How to complete this task:
Output the records. Match them exactly.

Given records:
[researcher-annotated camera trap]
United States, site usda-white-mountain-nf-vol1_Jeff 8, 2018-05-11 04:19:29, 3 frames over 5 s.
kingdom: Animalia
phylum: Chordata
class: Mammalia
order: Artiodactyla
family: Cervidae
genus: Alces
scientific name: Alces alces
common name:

Response for this exercise:
[researcher-annotated camera trap]
United States, site usda-white-mountain-nf-vol1_Jeff 8, 2018-05-11 04:19:29, 3 frames over 5 s.
kingdom: Animalia
phylum: Chordata
class: Mammalia
order: Artiodactyla
family: Cervidae
genus: Alces
scientific name: Alces alces
common name:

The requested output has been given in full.